GCP Logging - logs are segmentated randomly

zubmic commented 1 year ago

Describe the bug Some of the Falco logs are separated into multiple lines when pushed to GCP Cloud Logging. The logs in the container are intact.

How to reproduce it

Deploy Falco via GCP Market into GKE cluster.
Create Cloud Logging sink to gather logs from Falco
Open Logs Explorer and check the logs.
After some time broken logs will arrive.

Expected behaviour Logs are visible in the same manner as in the container itself.

Screenshots github-issue

The split log is marked with red rectangles.
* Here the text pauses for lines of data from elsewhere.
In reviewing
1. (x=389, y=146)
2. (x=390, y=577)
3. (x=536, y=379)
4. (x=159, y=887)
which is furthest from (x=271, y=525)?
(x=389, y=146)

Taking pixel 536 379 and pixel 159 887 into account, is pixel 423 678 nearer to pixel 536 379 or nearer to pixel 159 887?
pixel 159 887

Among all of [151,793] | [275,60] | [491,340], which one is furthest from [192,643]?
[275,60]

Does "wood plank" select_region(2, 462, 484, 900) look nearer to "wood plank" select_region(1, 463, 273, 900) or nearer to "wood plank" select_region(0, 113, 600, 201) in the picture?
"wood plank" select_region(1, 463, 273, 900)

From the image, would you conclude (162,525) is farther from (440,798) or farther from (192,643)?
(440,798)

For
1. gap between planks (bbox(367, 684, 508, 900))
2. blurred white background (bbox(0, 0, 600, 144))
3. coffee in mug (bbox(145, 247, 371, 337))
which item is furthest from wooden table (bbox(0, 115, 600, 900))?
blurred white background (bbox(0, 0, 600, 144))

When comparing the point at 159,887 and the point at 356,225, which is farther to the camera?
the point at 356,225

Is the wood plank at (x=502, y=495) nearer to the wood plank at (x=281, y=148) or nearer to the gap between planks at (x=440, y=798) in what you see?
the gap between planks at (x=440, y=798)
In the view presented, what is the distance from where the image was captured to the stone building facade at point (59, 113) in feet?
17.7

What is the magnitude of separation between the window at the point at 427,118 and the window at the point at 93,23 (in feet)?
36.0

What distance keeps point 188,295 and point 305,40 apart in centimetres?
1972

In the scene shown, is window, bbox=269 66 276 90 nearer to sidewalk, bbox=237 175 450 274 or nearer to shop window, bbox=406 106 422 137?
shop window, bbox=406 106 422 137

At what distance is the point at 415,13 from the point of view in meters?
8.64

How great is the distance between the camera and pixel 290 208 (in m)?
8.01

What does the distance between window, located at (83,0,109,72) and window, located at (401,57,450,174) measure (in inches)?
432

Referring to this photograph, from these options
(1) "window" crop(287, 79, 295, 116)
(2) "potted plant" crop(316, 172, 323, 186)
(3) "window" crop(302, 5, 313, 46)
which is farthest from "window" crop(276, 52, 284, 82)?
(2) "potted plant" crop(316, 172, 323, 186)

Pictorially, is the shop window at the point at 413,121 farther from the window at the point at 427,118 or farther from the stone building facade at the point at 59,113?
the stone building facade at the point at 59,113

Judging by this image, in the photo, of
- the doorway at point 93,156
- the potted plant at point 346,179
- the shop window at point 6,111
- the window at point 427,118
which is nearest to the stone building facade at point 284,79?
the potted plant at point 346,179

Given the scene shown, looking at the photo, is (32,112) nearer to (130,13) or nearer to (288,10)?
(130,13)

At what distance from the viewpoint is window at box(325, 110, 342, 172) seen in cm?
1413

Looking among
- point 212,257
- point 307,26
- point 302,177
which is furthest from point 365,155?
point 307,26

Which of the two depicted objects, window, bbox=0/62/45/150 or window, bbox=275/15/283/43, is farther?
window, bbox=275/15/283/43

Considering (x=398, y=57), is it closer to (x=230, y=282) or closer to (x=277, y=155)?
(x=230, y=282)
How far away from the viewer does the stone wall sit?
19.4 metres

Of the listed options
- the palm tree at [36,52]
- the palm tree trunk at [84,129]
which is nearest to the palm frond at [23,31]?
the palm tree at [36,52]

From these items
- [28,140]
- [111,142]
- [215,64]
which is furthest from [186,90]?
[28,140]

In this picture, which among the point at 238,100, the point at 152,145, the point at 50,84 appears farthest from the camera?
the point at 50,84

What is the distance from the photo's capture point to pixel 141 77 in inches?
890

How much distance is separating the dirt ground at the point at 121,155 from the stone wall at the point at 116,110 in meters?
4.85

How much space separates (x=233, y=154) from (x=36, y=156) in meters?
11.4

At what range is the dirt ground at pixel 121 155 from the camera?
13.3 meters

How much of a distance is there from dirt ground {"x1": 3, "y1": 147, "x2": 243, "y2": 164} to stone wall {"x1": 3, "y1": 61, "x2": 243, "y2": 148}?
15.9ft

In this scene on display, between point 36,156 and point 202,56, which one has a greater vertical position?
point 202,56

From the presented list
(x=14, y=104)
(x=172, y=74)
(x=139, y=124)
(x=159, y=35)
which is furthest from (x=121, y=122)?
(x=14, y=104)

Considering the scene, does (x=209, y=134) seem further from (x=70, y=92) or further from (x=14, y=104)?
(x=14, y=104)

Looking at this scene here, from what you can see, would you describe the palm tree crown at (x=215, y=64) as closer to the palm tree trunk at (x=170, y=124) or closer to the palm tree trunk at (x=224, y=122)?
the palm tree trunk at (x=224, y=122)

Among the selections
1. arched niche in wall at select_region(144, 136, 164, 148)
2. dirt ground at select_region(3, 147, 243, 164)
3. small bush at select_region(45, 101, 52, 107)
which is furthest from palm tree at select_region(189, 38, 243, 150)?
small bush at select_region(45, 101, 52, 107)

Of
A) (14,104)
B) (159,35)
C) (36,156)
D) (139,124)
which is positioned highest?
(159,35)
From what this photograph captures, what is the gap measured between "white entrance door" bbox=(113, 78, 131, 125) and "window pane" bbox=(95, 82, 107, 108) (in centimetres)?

Same log is a single line in Falco container.

Environment

Falco version: Fri Sep 15 07:52:33 2023: Falco version: 0.34.1 (x86_64) Fri Sep 15 07:52:33 2023: Falco initialized with configuration file: /etc/falco/falco.yaml Falco version: 0.34.1 Libs version: 0.10.4 Plugin API: 2.0.0 Engine: 16 Driver: API version: 3.0.0 Schema version: 2.0.0 Default driver: 4.0.0+driver
System info: { "machine": "x86_64", "nodename": "gke-asia-east1-001-workload-16-b191d2cc-bym8", "release": "5.15.0-1036-gke", "sysname": "Linux", "version": "41-Ubuntu SMP Wed Jun 7 04:23:11 UTC 2023" }
Cloud provider or hardware configuration: Google Cloud Platform
OS: PRETTY_NAME="Debian GNU/Linux 11 (bullseye)" NAME="Debian GNU/Linux" VERSION_ID="11" VERSION="11 (bullseye)" VERSION_CODENAME=bullseye ID=debian HOME_URL="https://www.debian.org/" SUPPORT_URL="https://www.debian.org/support" BUG_REPORT_URL="https://bugs.debian.org/"
Kernel: Linux gke-asia-east1-001-workload-16-b191d2cc-bym8 5.15.0-1036-gke 41-Ubuntu SMP Wed Jun 7 04:23:11 UTC 2023 x86_64 GNU/Linux
Installation method: Kubernetes (GKE), Falco deployed via GCP Market Applications.

Additional context I tried changing Falco config, to adjust the throttling settings or buffering but it didn't solve the issue. If it can be solved by changing the config I will appreciate it greatly if someone points me how to fix it.

Andreagit97 commented 1 year ago

ei that's interesting, thank you for reporting! do you know if all Falco versions are affected by this behavior? I've seen that you are using Falco 0.34.1, do you mind to try also Falco 0.35.1?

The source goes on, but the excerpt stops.